Gösta Ekmann era sueco, e tido como o mais legendário ator de teatro sueco do início do século XX. Viveu apenas 47 anos, entre 1890 e 1938; sua filmografia inclui 37 títulos – inclusive Intermezzo: Uma História de Amor, de 1936, em que interpretava um famoso violinista que se apaixona por uma jovem pianista, feita por uma conterrânea linda de morrer, então com 21 aninhos, Ingrid Bergman. Ingrid era uma presença tão fulgurante na tela que o todo-poderoso produtor David O. Selznick fez de tudo para importá-la para Hollywood. Três anos depois, em 1939, a atriz faria de novo o mesmo papel de Anita Hoffman em Intermezzo: Uma História de Amor, desta vez falando em inglês, ao lado de Leslie Howard.

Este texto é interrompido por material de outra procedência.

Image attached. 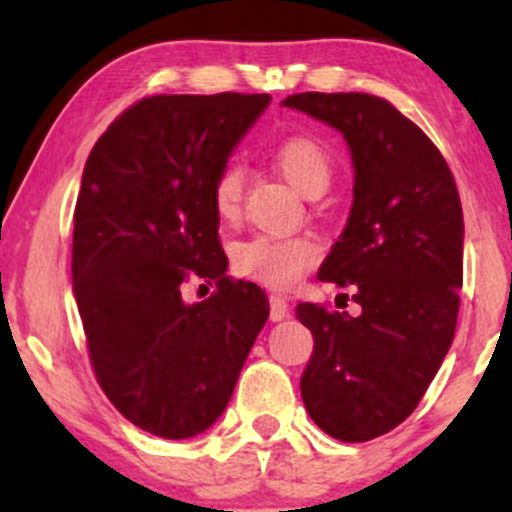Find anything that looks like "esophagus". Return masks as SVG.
<instances>
[{
    "label": "esophagus",
    "mask_w": 512,
    "mask_h": 512,
    "mask_svg": "<svg viewBox=\"0 0 512 512\" xmlns=\"http://www.w3.org/2000/svg\"><path fill=\"white\" fill-rule=\"evenodd\" d=\"M269 317H272V322H281L289 317V303H286V298L269 296Z\"/></svg>",
    "instance_id": "34e87169"
}]
</instances>
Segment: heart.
<instances>
[{
	"label": "heart",
	"mask_w": 512,
	"mask_h": 512,
	"mask_svg": "<svg viewBox=\"0 0 512 512\" xmlns=\"http://www.w3.org/2000/svg\"><path fill=\"white\" fill-rule=\"evenodd\" d=\"M272 163L293 190L310 197L330 185L332 163L327 151L310 137H286L272 151ZM243 175L236 166L223 168L211 187V204L221 219H233L240 211ZM317 248L305 238L257 236L236 248L240 274L260 281L269 289H289L315 262Z\"/></svg>",
	"instance_id": "heart-1"
}]
</instances>
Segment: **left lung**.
<instances>
[{"label": "left lung", "mask_w": 512, "mask_h": 512, "mask_svg": "<svg viewBox=\"0 0 512 512\" xmlns=\"http://www.w3.org/2000/svg\"><path fill=\"white\" fill-rule=\"evenodd\" d=\"M281 105L337 129L354 163V202L317 279L354 286L361 315L298 303L315 349L303 404L327 436L363 443L402 424L455 337L464 219L436 144L368 93H293Z\"/></svg>", "instance_id": "left-lung-1"}]
</instances>
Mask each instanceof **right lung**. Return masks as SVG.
Here are the masks:
<instances>
[{
    "label": "right lung",
    "mask_w": 512,
    "mask_h": 512,
    "mask_svg": "<svg viewBox=\"0 0 512 512\" xmlns=\"http://www.w3.org/2000/svg\"><path fill=\"white\" fill-rule=\"evenodd\" d=\"M272 98L151 96L88 156L74 211L72 284L93 370L115 409L158 438L204 433L226 409L269 301L226 276L216 175ZM217 281L199 304L190 278Z\"/></svg>",
    "instance_id": "add662e5"
}]
</instances>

Consta que Gösta Ekmann tornou-se viciado em cocaína exatamente durante seu período em Berlim para as filmagens de Fausto.

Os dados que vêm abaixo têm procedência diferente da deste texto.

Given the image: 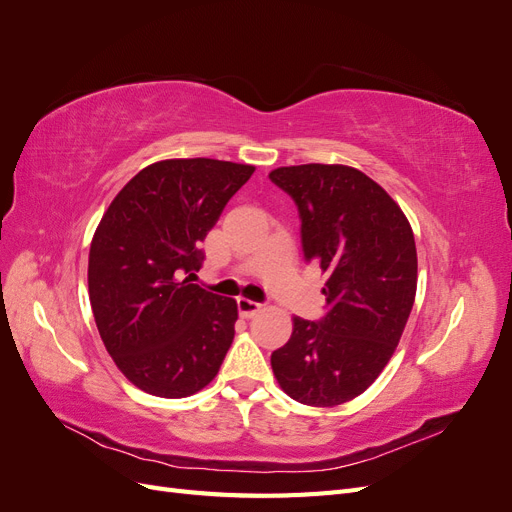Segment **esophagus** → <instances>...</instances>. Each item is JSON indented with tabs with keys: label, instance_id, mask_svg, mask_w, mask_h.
I'll list each match as a JSON object with an SVG mask.
<instances>
[{
	"label": "esophagus",
	"instance_id": "34e87169",
	"mask_svg": "<svg viewBox=\"0 0 512 512\" xmlns=\"http://www.w3.org/2000/svg\"><path fill=\"white\" fill-rule=\"evenodd\" d=\"M237 307H239V314L241 316H254L256 312H258V309L262 307L258 301H252V299H245V297H239L237 299Z\"/></svg>",
	"mask_w": 512,
	"mask_h": 512
}]
</instances>
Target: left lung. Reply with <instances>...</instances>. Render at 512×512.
Instances as JSON below:
<instances>
[{
  "label": "left lung",
  "instance_id": "8db88e82",
  "mask_svg": "<svg viewBox=\"0 0 512 512\" xmlns=\"http://www.w3.org/2000/svg\"><path fill=\"white\" fill-rule=\"evenodd\" d=\"M269 179L299 209L305 260L327 273V314L292 318L288 344L271 354L273 374L299 404H346L391 361L412 312L418 265L410 222L352 166H282Z\"/></svg>",
  "mask_w": 512,
  "mask_h": 512
}]
</instances>
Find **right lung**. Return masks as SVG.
I'll list each match as a JSON object with an SVG mask.
<instances>
[{
    "label": "right lung",
    "mask_w": 512,
    "mask_h": 512,
    "mask_svg": "<svg viewBox=\"0 0 512 512\" xmlns=\"http://www.w3.org/2000/svg\"><path fill=\"white\" fill-rule=\"evenodd\" d=\"M254 166L162 160L134 175L89 247V301L102 342L138 389L166 399L215 378L235 337L237 301L190 284L200 243Z\"/></svg>",
    "instance_id": "obj_1"
}]
</instances>
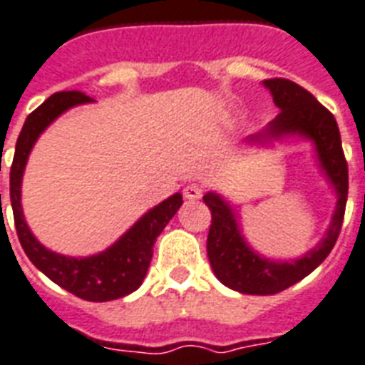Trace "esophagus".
<instances>
[{
  "instance_id": "obj_1",
  "label": "esophagus",
  "mask_w": 365,
  "mask_h": 365,
  "mask_svg": "<svg viewBox=\"0 0 365 365\" xmlns=\"http://www.w3.org/2000/svg\"><path fill=\"white\" fill-rule=\"evenodd\" d=\"M202 185H198V183H187L185 187H183V195L187 200H198V198L202 197Z\"/></svg>"
}]
</instances>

Mefisto é o papel de Emil Jannings (1884-1950), o primeiro ator a ganhar um Oscar, na primeira premiação da Academia, em 1929, por sua atuação em A Última Ordem/The Last Command. Emil Jannings e faria o papel do pobre professor Immanuel Rath, que perde a cabeça pela dançarina de cabaré interpretada pela jovem Marlene Dietrich em O Anjo Azul (1930).
Foi a produção mais cara do cinema alemão
Em 2000, o diretor E. Elias Merhige fez A Sombra do Vampiro, que reconstitui como foram as filmagens de Nosferatu, outro dos filmes mais clássicos e mais famosos de F.W. Murnau. As filmagens deste Fausto mereceriam certamente virar um filme – ou uma série.
Foi a produção mais cara do cinema alemão até ali – custou a fortuna de 2 milhões de marcos, e só rendeu nas bilheterias metade disso. (No ano seguinte, o recorde de maior orçamento seria quebrado por outro grande clássico, Metropolis, de Fritz Lang.)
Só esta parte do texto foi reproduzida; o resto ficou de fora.